▸ Cosa fare: Prosegui il testo sui pirati e sui corsari, ripartendo subito dopo la sua ultima frase.

▸ Testo della pagina:
►

Sul mare, come sulla terraferma, bande di predoni più o meno organizzate e con diverse strategie, sono sempre esistite. Gli individui che ne facevano parte, talvolta chiamati bucanieri, filibustieri, ecc. , erano accomunati dallo stesso nome: pirati.

Assalivano in maniera disorganica ed indifferenziata le navi commerciali che solcavano il mare, razziandole del loro carico e prendendo prigionieri per la cui liberazione chiedevano poi consistenti somme di denaro.

A volte questi predoni del mare compivano piccole scorrerie nell’entroterra, devastando masserie e villaggi costieri privi di protezione.

Jan Luyken - Histoire de Barberie

Una volta catturati i pirati venivano sommariamente impiccati e lasciati penzolare all'estremità di un pennone come salutare ammonimento per chi fosse stato tentato dall''intraprendere una simile attività.

Dal XV secolo in poi ci fu una evoluzione nel mondo della pirateria.

Anzichè agire da soli e senza un minimo appiglio “legalitario” i pirati cercarono ed ottennero la copertura di qualche sovrano o governo regolarmente costituito.

Tale copertura veniva data mediante una lettera di marca, altrimenti chiamata lettera di corsa, che consentiva loro di arrembare navi mercantili di altri stati con cui era in atto una guerra o controversie territoriali o di altro genere.

Di fatto i pirati erano “arruolati” nella marineria di quello stato e si trasformavano in corsari al suo servizio: potevano svolgere la stessa attività di prima, ricavandone un grosso profitto, ed evitando, teoricamente, lo sgraditissimo rischio di penzolare per qualche giorno da un pennone.

Lettera di corsa

I governi che concedevano tale copertura traevano ovviamente un vantaggio da tale arruolamento, sia da un punto di vista militare e commerciale, sia, più direttamente, perchè i corsari dovevano in qualche modo ripagare la protezione e l'assistenza fornite versando nelle loro casse parte del bottino e dei riscatti.

Corsari hanno agito in tutti i tempi, con modalità e scopi diversi, sui mari di mezzo mondo. La stessa Germania, ad esempio, ha avuto, nella prima e seconda guerra mondiale alcune navi, tra cui le famose SMS Seeadler ed Atlantis che hanno operato con modalità corsare contro navi civili nemiche.

 

I corsari barbareschi

Dal XIV al XVIII secolo il Mediterraneo è stato teatro della più intensa e sanguinaria attività corsara che il mondo occidentale abbia mai conosciuto: quella turco-barbaresca. Essa ha condizionato fortemente per cinque secoli ogni attività umana sul mare e sulle coste apportando indicibili sofferenze ad un numero elevatissimo di individui.

La caratteristica che ha contraddistinto questa attività corsara differenziandola da tutte le altre e l'ha resa così aggressiva ed estesa è stata la forte connotazione religiosa di un Islam intransigente ed in forte espansione (Dragut, uno dei maggiori e più feroci ammiragli corsari, amava definirsi "spada vendicatrice dell'Islam").

◄

▸ Un blocco di dati:
►

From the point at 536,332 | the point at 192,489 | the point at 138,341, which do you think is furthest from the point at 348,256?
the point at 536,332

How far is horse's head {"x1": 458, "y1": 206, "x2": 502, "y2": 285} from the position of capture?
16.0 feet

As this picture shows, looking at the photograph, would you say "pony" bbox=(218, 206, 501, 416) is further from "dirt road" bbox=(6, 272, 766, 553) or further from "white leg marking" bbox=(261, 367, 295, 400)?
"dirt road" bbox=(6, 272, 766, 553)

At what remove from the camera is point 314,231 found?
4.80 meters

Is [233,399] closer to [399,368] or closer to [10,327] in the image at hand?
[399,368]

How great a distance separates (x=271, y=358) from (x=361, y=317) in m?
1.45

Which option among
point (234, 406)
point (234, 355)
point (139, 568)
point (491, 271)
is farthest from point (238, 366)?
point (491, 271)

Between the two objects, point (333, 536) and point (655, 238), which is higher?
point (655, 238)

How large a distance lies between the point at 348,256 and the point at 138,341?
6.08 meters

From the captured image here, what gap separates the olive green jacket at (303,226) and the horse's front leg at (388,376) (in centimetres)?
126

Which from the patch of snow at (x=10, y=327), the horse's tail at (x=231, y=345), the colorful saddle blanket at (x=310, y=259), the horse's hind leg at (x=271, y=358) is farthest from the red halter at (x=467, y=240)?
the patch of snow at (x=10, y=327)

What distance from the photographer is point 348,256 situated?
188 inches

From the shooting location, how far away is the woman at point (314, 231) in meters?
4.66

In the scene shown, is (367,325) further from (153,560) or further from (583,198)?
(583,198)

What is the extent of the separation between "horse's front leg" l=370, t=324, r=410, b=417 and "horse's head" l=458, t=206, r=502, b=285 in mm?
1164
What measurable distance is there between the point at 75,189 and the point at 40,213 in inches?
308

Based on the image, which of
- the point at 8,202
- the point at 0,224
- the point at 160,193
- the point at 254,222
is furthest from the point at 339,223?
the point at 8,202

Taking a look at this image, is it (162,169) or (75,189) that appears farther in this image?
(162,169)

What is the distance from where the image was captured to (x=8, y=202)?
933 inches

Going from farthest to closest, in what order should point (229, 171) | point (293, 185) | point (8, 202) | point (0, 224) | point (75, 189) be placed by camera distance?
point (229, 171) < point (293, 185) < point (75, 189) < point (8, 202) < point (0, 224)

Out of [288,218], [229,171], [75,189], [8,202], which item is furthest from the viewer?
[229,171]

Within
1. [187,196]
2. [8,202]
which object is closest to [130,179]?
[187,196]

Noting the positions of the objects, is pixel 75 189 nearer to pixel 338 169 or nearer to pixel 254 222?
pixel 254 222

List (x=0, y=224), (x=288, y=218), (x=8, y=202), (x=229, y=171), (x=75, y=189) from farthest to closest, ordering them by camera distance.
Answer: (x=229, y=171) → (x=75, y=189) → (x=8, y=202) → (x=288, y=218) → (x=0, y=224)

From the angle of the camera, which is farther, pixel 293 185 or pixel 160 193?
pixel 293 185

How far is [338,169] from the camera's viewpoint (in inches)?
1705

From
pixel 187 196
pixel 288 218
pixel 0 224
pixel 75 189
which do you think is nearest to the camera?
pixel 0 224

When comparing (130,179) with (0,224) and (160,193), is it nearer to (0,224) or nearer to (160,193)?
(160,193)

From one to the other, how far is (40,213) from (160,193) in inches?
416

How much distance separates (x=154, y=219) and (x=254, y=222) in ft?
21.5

◄

▸ Risultato qui sotto:
I corsari musulmani che la praticarono, autorizzati e sostenuti, direttamente o indirettamente, dallo Stato Ottomano, agirono esclusivamente contro obiettivi cristiani e sempre in linea con gli interessi della Sublime Porta.

Ariadeno Barbarossa

Dragut

Essi appartenevano generalmente alle marinerie degli stati barbareschi dell'Africa mediterranea, principalmente Tunisi, Algeri e Tripoli (il Marocco, pur rientrando tra questi, differiva dagli altri in quanto costituito ad impero con proprie dinastie di regnanti).

Questi stati vassallo, creati dallo Stato Ottomano nella sua espansione sulle coste mediterranee, erano governati da un bey locale e godevano di grande autonomia amministrativa e militare. Per essi gli introiti derivanti dall'attività corsara delle loro marinerie era una fonte essenziale di benessere, se non addirittura di sopravvivenza.

Per contrastare le incursioni dei corsari barbareschi i paesi europei dell'altra sponda del Mediterraneo dovettero dispiegare enormi energie.

Queste furono profuse nella costruzione di imponenti reti di torri di avvistamento e fortezze sulle coste, perlustrazione dei mari e sorveglianza delle rotte e, a partire dalla fine del XVI secolo, nella costituzione di Ordini Cavallereschi, quali quello dei Cavalieri di Malta o di Santo Stefano, con il compito specifico di dar la caccia ai corsari.

Lo Stato Ottomano si avvalse fortemente del contributo delle flotte corsare nella sua guerra di espansione sul mare. Queste si amalgamarono a tal punto nella marineria istituzionale di quello stato da diventare con il tempo parte organica di essa. Nella famosa battaglia di Lepanto gran parte delle navi della flotta turca di Mehmet Alì Pascià erano di corsari barbareschi.

Anche gli ammiragli, come Ariadeno Barbarossa, Dragut e Sinam Pascià, godevano della massima considerazione nei loro paesi e ad Instanbul erano ricolmati di onori e di ricchezze.

Ariademo Barbarossa fu sepolto con grandi onori in uno splendido mausoleo a Besiktas, e per molti anni dopo la sua morte, nessuna nave turca lasciò il Bosforo senza sparare un colpo di artiglieria in segno di saluto.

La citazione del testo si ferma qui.